--- PASSAGE FOR REVIEW ---
-=-=-

ITAT Ahmedabad held that disallowance of interest under section 36(1)(iii) unsustainable as interest bearing funds were not utilized for non-business purpose and interest free advances were made in the course of business.
Facts- Only two issues are the addition made related to advances received from prospective buyers treated as unexplained credits and added to the income of the assessee under section 68 of the Act and of interest paid by the assessee disallowed in terms of provisions of section 36(1)(iii) of the Act. It was pointed out that the ld.CIT(A) had granted substantial relief to the assessee on both the issues, aggrieved by which, the Revenue has come up in appeal before us.
Conclusion- Held that we see no reason to interfere in the order of the ld. CIT(A) who has deleted the disallowance of interest under section 36(1)(iii) of the Act giving factual finding, which have remained uncontroverted by the Revenue before us i.e. Interest bearing funds were not found by the AO to be utilized for non-business purpose and Interest free advances given by the assessee were made in the course of business of the assessee. In view of the above, order of the ld. CIT(A) deleting the addition of interest under section 36(1)(iii) of the Act is upheld.
FULL TEXT OF THE ORDER OF ITAT AHMEDABAD
Present appealshave been filed by the Revenue against separate orders passed by the ld.Commissioner of Income Tax(Appeals)-9, Ahmedabad [hereinafter referred to as “Ld.CIT(A)”] under section 250(6) of the Income Tax Act, 1961 (“the Act” for short) for the assessment years mentioned in the cause title. The impugned orders of the ld.CIT(A) are dated 6.8.2019, 7.8.2019, 8.8.2019 and 9.8.2019 respectively.

-=-=-

--- EXERCISE DATA ---

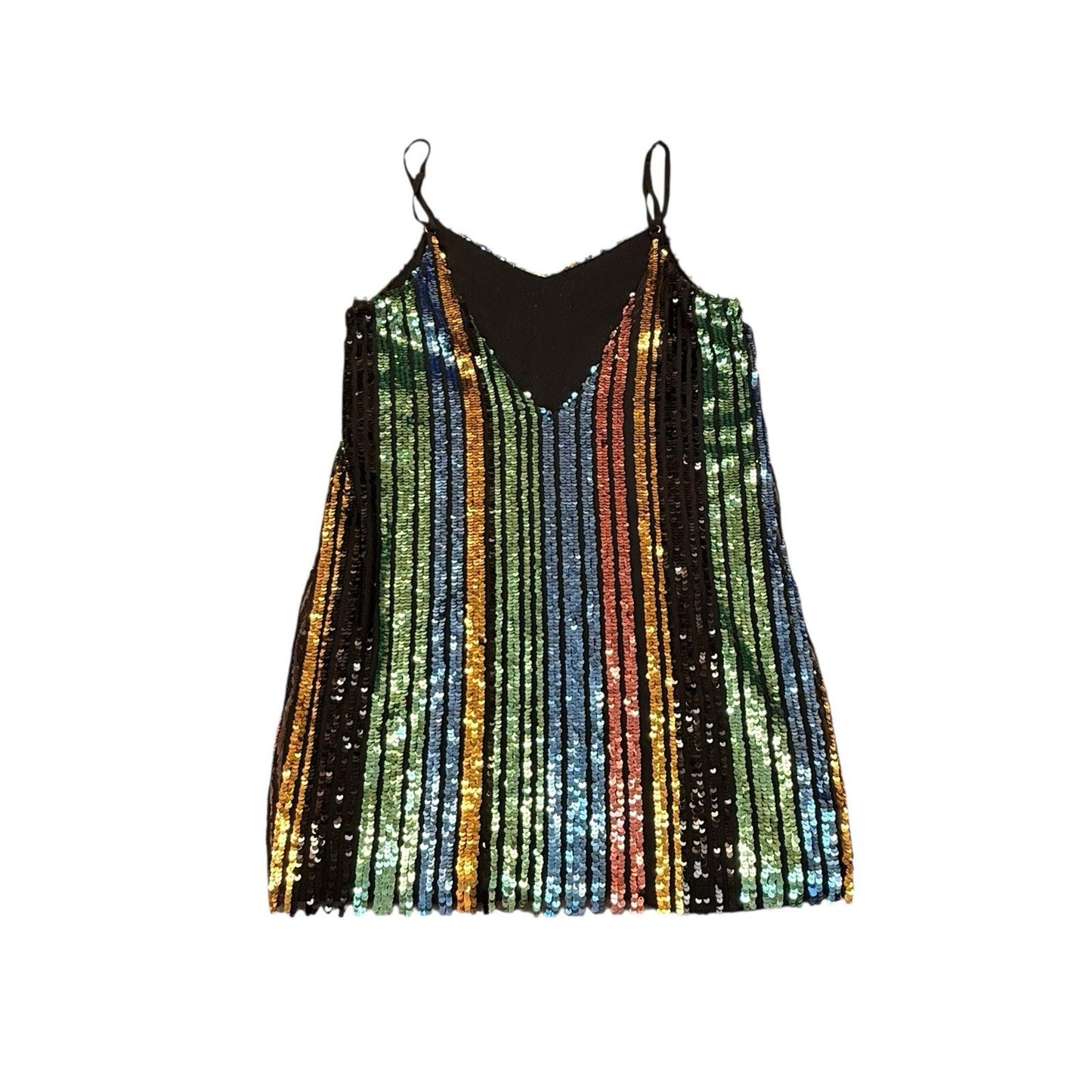 Show Me Your Mumu Rainbow Sequin Cami Dress XS Women's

-=-=-

--- WHAT IS EXPECTED ---
In the tribunal ruling, change "Revenue" to "tax department" and write out the passage starting at "FULL TEXT OF" and ending at "and 9.8.2019 respectively.".

--- SOLUTION FOR THIS PROBLEM ---
FULL TEXT OF THE ORDER OF ITAT AHMEDABAD
Present appealshave been filed by the tax department against separate orders passed by the ld.Commissioner of Income Tax(Appeals)-9, Ahmedabad [hereinafter referred to as “Ld.CIT(A)”] under section 250(6) of the Income Tax Act, 1961 (“the Act” for short) for the assessment years mentioned in the cause title. The impugned orders of the ld.CIT(A) are dated 6.8.2019, 7.8.2019, 8.8.2019 and 9.8.2019 respectively.